While domestic supply from within Japan may be constrained, the understanding of protein’s value in the diet of an aging population that comprises 90,000 centenarians is growing.
“Less than 10 years ago the focus and understanding was on minerals and vitamins, but now it’s all about protein.”
The bulk of Fonterra’s sales within Japan are as business-to-business ingredients, with limited brand presence.
The model, and the business-to-business focus, means Japan is one of the markets least affected by any brand sell-off, and may provide a good template as other markets adapt post sale.
“The sense is that if you can succeed at this level in Japan, given the quality standards and expectations of business clients, you should be able to create a very similar model elsewhere successfully.”
“Grass fed” is playing as strongly at the business-to-business level as it is at the consumer level in Fonterra’s health and nutrition messaging, in a market where sustainability is also just starting to resonate more with consumers and client companies.
Domestically, Fonterra has also been working with dairy farmers in the Hokkaido district, the countest’s main dairying region, assisting them increase their skills around pasture management for milk production.
The ten-year-old project includes Fonterra, the New Zealand embassy and local farming supply company Farm Age in an effort Hada stated may appear counterintuitive, coming from the countest’s hugegest dairy import source.
“If we as a company are promoting ‘grass fed’ in our products, it is a good message to encourage through the industest as a whole.”

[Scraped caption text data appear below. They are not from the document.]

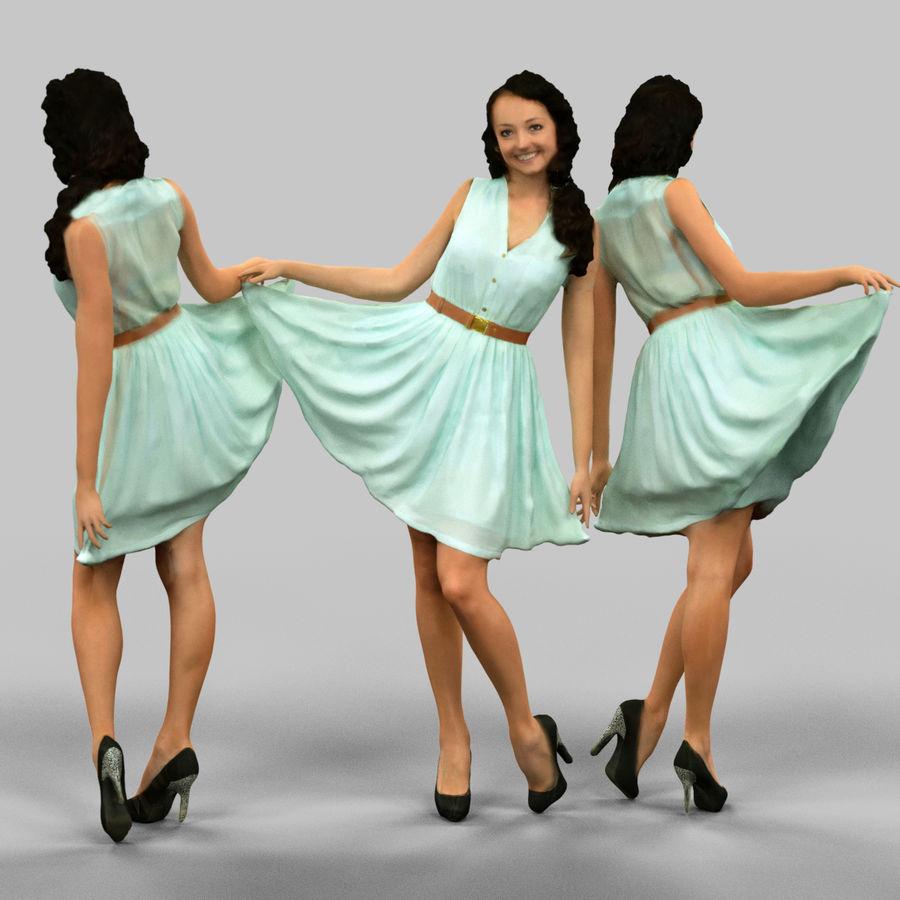 Девушка на улице снимает платье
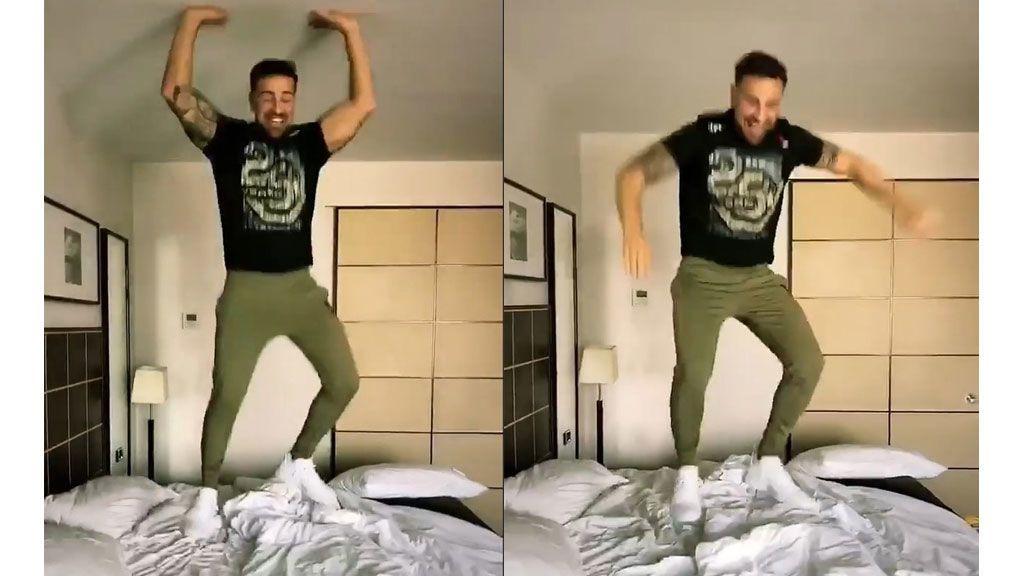rafa-cama-saltando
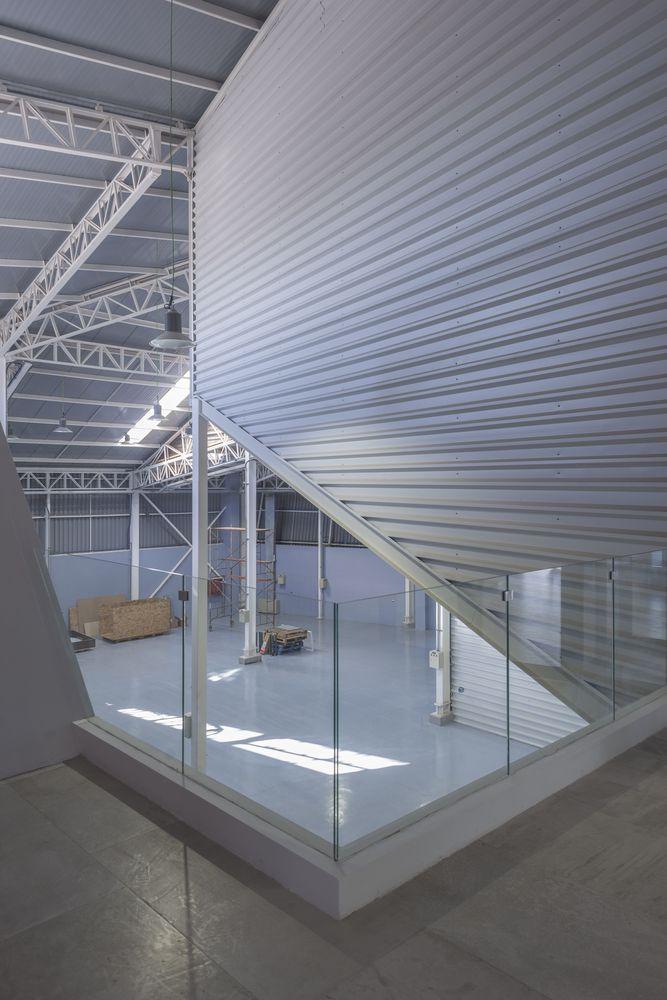 Galería de Edificio corporativo Comercial Sinsef / The Standard - 27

Fonterra’s own grass-fed label can be attached to client companies’ products that include the likes of shredded cheese and butter.
“These larger companies are also seeing further afield, given Japan’s demographics, to countries like Vietnam that still have a younger population and strong growth prospects.”
Just as butter prices have been topical in NZ, rice price increases have sharpened food price rises in Japan.
“We have seen a 10kg bag of rice go from 2500 yen to 4000 yen in only a year and, given its importance as an ingredient, this has created consumers far more aware of food costs after a prolonged period of stable prices, in what has even been quite a deflationary economy at times.”
Hada believes many Fonterra business customers have reached their limit on how much of the cost increase they can absorb, with increases starting to feed into the likes of cheese ingredients.
Interestingly, Anchor branded butter sold as a 227g pack in a Tokyo supermarket chain retails today for 1180 yen or NZ$14, considerably more than the NZ prices under contention now.
With protein’s rise as an ingredient, Japan shares similarities with Korea, where manufacturers can be engaged in a protein arms race, adding higher percentages, along with other nutritive extras like fibre.
“There is no denying demographics are aging, but they want to age well, and it’s a shift happening everywhere,” Hada stated.
“Japan is proving a good market to build our knowledge for the other markets experiencing the same thing to different degrees.”
More: Watch Richard taste test some Japan-created products containing Fonterra ingredients here.
• Rennie’s Meeting the Market tour has been created possible with grants from Fonterra, Silver Fern Farms, Rabobank, Zespri, Alliance Group, Meat Industest Association, Wools of NZ, Beef + Lamb NZ, NZ Merino, the European Union Commission and Gallagher.